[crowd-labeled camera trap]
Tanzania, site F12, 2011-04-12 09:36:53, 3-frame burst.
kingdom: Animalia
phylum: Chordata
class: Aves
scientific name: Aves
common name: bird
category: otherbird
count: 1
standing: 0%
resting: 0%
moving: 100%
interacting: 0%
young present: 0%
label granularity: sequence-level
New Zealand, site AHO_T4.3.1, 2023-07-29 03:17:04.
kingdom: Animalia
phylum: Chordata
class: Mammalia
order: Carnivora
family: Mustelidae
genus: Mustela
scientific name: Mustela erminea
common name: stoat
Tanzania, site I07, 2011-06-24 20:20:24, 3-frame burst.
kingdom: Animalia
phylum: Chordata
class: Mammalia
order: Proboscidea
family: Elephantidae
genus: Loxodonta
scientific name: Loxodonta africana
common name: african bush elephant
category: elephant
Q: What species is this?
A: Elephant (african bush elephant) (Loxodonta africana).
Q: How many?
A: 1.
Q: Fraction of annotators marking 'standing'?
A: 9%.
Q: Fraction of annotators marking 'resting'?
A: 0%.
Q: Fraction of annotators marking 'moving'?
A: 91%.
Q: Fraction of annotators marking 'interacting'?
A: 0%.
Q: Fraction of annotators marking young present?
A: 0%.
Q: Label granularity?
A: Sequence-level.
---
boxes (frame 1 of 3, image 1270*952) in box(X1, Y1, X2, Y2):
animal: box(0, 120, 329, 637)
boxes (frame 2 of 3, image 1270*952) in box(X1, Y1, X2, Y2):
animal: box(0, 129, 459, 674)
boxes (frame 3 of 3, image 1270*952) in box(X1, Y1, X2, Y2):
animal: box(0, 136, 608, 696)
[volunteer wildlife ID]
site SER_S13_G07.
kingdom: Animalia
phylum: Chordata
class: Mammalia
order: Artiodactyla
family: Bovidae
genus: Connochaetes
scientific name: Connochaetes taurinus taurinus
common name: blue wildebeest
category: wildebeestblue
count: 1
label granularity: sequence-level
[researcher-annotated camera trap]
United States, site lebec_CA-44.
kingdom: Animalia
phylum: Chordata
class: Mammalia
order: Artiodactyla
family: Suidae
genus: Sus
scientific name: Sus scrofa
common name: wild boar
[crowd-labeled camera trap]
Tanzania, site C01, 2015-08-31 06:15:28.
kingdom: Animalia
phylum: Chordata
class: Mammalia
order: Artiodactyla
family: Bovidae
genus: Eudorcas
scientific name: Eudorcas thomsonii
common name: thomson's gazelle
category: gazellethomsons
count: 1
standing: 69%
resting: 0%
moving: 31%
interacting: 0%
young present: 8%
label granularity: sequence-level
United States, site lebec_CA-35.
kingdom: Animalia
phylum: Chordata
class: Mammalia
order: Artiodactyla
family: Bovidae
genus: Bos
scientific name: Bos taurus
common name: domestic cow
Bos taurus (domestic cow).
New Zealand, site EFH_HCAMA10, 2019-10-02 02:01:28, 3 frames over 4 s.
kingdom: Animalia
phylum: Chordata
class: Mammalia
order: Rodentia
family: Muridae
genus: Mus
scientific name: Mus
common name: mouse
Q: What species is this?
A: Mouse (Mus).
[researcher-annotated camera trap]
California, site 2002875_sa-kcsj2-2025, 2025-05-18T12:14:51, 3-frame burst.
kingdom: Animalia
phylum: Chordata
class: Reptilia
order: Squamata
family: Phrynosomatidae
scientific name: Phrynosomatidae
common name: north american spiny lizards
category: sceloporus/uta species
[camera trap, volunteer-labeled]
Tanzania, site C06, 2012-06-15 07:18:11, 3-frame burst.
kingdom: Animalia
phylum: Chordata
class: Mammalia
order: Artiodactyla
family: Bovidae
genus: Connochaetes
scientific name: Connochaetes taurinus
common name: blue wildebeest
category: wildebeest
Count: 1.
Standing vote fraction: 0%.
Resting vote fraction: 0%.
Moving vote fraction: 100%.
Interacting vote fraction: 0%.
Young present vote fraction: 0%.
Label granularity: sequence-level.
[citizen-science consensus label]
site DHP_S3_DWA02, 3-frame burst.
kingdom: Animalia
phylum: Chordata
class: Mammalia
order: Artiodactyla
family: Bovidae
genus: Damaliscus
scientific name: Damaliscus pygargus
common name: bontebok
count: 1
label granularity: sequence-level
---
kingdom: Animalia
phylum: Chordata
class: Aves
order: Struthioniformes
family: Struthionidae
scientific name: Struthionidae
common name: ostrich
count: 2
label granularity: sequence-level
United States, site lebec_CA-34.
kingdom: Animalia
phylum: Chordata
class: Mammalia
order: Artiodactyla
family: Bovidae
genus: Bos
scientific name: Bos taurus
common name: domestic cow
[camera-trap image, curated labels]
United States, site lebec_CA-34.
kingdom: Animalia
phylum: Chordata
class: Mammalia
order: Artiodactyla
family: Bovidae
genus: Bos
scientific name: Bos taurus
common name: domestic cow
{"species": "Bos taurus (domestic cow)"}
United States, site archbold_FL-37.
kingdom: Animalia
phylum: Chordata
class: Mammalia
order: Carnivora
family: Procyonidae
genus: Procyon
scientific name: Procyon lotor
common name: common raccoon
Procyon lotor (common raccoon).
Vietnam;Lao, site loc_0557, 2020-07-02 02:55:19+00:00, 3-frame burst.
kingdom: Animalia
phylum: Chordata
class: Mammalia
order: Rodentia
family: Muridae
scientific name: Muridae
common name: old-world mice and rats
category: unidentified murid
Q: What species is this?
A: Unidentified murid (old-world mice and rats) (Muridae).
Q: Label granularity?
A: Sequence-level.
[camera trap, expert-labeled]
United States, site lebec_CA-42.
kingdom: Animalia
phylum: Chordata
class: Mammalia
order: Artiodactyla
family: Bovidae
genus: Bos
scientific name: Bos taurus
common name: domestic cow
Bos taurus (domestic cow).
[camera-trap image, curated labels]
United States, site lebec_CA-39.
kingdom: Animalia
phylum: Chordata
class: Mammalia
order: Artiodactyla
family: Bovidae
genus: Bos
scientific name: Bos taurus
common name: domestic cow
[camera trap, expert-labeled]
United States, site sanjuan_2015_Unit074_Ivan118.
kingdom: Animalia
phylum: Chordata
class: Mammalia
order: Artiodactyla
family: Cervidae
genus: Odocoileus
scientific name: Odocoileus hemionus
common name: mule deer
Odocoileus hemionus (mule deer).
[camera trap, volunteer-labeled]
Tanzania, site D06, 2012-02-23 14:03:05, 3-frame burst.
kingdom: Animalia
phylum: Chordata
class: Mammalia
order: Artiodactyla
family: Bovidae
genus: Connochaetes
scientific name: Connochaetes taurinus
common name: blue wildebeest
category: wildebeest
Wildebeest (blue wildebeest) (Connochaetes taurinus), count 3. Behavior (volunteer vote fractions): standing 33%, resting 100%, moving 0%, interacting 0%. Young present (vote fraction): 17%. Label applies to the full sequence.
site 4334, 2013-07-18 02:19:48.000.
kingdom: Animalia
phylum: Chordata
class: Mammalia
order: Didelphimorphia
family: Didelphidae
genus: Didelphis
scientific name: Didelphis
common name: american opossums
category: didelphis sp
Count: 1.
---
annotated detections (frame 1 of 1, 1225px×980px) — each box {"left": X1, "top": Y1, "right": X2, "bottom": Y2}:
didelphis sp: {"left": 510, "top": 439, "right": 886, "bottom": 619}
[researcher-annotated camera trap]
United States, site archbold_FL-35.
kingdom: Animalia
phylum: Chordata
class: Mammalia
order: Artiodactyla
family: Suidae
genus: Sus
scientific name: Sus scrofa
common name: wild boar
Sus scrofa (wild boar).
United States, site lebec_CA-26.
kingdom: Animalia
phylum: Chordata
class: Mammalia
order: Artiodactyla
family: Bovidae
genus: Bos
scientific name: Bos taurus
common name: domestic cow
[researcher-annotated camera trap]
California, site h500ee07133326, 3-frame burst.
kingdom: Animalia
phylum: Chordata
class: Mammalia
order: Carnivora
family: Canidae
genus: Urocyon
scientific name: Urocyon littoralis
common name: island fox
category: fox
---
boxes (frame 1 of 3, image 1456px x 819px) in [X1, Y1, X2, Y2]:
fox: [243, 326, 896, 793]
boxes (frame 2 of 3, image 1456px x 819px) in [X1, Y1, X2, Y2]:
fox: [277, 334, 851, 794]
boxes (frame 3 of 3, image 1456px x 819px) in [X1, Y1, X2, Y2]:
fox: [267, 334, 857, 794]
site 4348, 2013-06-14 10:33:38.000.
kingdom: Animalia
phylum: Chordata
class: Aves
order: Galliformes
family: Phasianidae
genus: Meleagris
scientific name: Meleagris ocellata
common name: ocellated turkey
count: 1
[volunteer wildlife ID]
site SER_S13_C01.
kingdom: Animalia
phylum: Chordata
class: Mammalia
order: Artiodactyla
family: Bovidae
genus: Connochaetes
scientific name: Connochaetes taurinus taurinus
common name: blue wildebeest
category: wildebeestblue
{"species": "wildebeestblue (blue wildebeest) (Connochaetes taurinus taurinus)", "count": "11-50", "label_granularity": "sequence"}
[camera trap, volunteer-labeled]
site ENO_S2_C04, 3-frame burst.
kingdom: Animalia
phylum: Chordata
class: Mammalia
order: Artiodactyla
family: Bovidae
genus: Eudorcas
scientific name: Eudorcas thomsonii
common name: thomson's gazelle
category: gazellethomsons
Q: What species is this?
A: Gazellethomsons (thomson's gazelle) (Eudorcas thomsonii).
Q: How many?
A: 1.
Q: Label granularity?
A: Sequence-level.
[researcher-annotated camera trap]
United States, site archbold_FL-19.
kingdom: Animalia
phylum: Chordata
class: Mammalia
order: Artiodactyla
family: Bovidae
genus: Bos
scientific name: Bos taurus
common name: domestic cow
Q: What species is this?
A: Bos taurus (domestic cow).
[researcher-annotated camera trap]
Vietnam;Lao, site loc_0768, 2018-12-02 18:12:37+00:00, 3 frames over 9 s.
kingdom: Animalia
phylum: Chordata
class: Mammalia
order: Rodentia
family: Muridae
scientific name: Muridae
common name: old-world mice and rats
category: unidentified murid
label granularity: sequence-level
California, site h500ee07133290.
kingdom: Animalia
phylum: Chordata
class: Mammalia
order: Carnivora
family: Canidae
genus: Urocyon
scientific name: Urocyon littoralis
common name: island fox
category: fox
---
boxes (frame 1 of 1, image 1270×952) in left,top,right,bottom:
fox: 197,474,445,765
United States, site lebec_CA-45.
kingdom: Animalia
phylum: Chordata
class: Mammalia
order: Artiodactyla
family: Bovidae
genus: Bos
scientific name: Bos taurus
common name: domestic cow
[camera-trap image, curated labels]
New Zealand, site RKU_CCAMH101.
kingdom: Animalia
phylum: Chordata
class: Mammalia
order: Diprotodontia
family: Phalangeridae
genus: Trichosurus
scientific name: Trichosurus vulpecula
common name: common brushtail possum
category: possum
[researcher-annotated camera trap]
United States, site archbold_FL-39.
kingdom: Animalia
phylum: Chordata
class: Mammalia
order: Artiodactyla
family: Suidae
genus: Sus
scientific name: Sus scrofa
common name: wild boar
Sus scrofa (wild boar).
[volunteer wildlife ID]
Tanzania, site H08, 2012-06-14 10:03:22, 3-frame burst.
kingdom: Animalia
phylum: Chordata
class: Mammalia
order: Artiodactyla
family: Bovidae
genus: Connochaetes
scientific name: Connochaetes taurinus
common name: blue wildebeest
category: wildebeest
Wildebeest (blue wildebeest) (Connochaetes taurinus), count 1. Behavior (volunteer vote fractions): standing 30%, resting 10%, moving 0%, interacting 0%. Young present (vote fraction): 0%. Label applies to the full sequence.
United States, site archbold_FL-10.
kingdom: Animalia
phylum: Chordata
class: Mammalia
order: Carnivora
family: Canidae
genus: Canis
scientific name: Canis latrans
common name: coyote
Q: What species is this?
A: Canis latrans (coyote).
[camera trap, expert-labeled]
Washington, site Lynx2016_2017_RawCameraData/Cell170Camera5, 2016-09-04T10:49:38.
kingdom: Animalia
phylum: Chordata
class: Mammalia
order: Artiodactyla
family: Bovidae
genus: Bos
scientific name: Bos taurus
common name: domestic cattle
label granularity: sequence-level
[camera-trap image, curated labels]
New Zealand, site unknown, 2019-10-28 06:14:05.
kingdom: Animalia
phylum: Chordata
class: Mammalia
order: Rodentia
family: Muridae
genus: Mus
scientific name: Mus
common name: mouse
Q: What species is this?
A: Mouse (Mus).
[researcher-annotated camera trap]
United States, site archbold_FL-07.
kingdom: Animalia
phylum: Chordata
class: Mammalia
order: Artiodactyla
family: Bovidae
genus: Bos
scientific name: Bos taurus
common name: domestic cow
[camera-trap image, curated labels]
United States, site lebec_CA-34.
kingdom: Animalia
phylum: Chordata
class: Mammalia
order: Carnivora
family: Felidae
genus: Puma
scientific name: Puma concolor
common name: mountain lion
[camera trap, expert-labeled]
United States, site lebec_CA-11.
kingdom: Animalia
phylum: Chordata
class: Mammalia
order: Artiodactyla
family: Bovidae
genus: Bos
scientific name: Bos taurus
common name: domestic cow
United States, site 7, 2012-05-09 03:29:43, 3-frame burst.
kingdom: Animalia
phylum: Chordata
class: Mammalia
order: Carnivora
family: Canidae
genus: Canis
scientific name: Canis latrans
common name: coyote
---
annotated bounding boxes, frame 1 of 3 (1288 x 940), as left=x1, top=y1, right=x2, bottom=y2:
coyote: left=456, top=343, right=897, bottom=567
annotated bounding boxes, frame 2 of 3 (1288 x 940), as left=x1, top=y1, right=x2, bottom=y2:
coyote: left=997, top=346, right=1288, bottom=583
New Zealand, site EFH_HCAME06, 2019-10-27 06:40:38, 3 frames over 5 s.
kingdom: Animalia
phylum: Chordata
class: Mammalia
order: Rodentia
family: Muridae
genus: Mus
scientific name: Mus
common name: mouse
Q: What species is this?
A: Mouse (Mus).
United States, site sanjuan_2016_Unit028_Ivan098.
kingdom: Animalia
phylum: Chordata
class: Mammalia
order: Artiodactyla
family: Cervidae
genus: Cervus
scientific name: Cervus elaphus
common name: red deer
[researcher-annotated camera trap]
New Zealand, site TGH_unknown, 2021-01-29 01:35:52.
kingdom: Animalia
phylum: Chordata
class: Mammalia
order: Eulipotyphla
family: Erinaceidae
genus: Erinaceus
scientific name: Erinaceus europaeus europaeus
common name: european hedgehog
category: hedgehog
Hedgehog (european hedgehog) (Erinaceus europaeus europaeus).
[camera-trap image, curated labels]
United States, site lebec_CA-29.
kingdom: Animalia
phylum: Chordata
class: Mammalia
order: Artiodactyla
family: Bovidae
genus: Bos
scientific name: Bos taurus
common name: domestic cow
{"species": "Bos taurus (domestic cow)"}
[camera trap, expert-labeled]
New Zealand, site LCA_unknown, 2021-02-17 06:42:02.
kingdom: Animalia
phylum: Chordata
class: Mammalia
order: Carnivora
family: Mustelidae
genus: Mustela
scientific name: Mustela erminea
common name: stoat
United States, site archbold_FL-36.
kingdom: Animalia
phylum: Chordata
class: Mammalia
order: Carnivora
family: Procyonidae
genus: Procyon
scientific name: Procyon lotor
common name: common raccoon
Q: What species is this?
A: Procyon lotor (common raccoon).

WHAT IS EXPECTED ::
Would you print exactly the lines from the first line of the entries above through the line that has "family: Elephantidae", both included, and stop there?

ANSWER SECTION ::
[crowd-labeled camera trap]
Tanzania, site F12, 2011-04-12 09:36:53, 3-frame burst.
kingdom: Animalia
phylum: Chordata
class: Aves
scientific name: Aves
common name: bird
category: otherbird
count: 1
standing: 0%
resting: 0%
moving: 100%
interacting: 0%
young present: 0%
label granularity: sequence-level
New Zealand, site AHO_T4.3.1, 2023-07-29 03:17:04.
kingdom: Animalia
phylum: Chordata
class: Mammalia
order: Carnivora
family: Mustelidae
genus: Mustela
scientific name: Mustela erminea
common name: stoat
Tanzania, site I07, 2011-06-24 20:20:24, 3-frame burst.
kingdom: Animalia
phylum: Chordata
class: Mammalia
order: Proboscidea
family: Elephantidae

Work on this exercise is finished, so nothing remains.